### Stated exercise
Copy every item below word for word, and leave the pictures out of your copy.

──────── Material

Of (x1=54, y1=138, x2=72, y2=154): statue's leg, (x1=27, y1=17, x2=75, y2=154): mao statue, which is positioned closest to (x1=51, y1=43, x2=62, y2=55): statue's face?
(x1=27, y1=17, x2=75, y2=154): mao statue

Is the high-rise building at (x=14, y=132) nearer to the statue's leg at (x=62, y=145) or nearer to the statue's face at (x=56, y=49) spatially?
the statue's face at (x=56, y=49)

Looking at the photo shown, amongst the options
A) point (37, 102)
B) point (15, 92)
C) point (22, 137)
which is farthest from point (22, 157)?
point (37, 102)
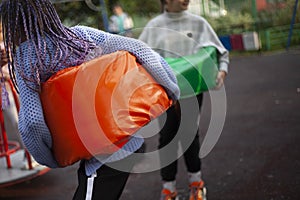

────────────────

### Exercise output
Of (x1=54, y1=138, x2=72, y2=154): statue's leg, (x1=27, y1=17, x2=75, y2=154): mao statue, which is positioned closest to (x1=51, y1=43, x2=62, y2=55): statue's face?
(x1=27, y1=17, x2=75, y2=154): mao statue

Is the high-rise building at (x=14, y=132) nearer to the statue's leg at (x=62, y=145) or nearer to the statue's face at (x=56, y=49) spatially?
the statue's face at (x=56, y=49)

Looking at the photo shown, amongst the options
A) point (37, 102)
B) point (15, 92)
C) point (22, 137)
which is farthest from point (22, 157)?
point (37, 102)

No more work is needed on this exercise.